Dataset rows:
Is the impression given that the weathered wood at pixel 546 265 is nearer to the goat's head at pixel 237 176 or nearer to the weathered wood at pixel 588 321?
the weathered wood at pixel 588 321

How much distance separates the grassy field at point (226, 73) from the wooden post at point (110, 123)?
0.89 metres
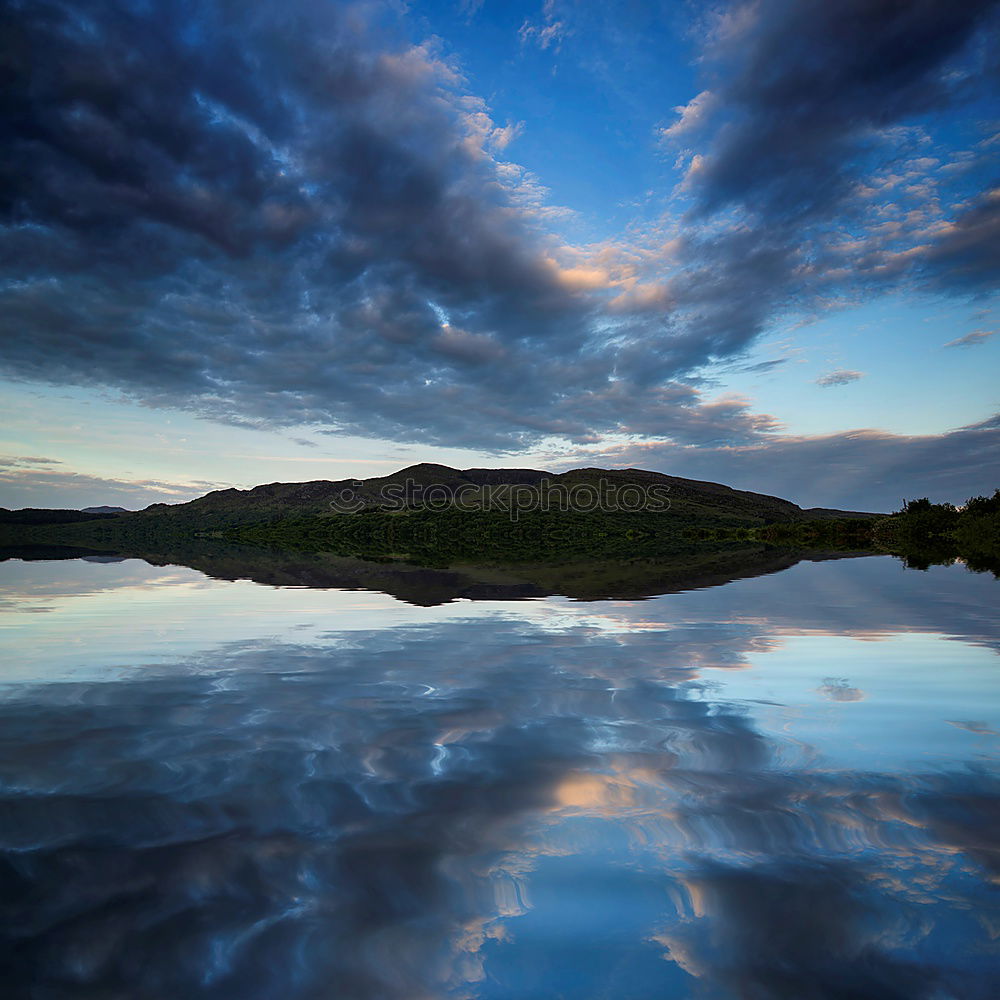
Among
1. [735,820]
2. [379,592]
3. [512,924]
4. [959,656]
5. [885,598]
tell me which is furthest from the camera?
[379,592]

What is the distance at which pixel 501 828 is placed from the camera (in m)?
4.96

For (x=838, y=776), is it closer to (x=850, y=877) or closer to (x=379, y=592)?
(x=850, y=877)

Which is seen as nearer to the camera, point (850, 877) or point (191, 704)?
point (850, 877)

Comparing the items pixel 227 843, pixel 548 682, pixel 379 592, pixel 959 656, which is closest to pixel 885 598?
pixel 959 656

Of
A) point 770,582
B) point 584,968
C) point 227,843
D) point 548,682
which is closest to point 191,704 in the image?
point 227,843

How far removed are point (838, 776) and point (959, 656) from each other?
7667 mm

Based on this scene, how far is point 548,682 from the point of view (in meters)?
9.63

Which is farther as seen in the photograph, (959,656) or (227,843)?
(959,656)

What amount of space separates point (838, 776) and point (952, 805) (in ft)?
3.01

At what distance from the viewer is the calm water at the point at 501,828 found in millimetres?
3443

...

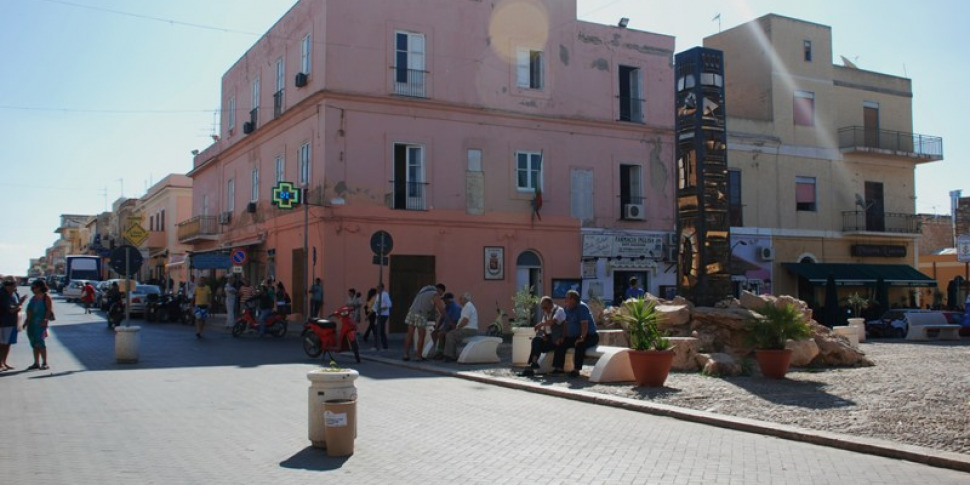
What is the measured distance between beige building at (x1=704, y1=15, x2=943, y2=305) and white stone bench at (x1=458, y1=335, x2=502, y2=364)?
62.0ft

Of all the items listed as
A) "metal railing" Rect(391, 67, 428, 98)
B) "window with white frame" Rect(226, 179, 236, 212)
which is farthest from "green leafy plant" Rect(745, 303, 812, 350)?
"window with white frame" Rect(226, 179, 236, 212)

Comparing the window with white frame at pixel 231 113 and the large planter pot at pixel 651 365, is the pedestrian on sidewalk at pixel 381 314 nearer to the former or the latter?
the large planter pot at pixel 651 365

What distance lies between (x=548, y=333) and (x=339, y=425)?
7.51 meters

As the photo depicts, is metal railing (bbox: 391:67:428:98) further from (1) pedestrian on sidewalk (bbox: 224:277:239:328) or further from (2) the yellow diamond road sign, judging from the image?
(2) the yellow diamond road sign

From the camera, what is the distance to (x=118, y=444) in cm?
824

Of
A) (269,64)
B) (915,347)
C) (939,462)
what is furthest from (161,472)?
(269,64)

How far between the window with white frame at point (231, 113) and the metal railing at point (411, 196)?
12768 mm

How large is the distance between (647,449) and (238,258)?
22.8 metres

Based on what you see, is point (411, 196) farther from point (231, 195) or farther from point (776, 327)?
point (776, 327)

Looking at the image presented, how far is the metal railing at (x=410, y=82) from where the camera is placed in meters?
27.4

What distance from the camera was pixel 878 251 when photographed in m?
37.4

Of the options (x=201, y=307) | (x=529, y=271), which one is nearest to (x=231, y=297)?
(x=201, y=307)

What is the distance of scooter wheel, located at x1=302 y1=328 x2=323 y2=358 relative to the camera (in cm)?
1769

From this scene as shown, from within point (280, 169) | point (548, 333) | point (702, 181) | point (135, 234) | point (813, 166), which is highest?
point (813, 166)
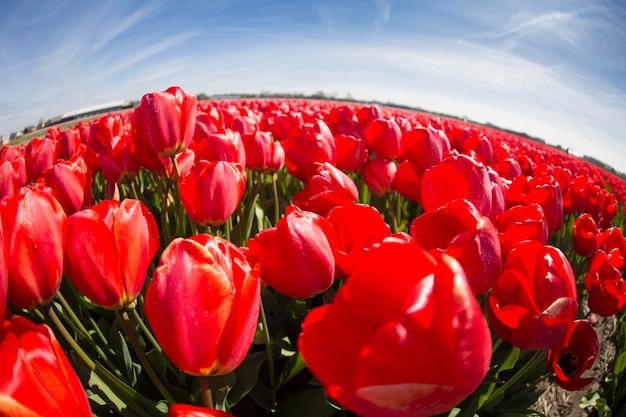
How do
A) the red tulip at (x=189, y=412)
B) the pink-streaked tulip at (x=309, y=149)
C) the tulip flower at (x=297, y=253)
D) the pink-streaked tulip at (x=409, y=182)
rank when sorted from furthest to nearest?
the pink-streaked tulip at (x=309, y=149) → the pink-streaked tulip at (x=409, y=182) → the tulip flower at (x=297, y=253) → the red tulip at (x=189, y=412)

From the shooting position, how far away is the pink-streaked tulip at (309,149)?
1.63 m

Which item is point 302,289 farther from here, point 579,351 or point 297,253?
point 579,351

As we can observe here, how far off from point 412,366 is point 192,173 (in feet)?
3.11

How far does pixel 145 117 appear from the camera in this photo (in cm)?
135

The exercise:
Count the lines in the listing above that contain the word "frame", treating case as significant, and give only the number.

Output below:
4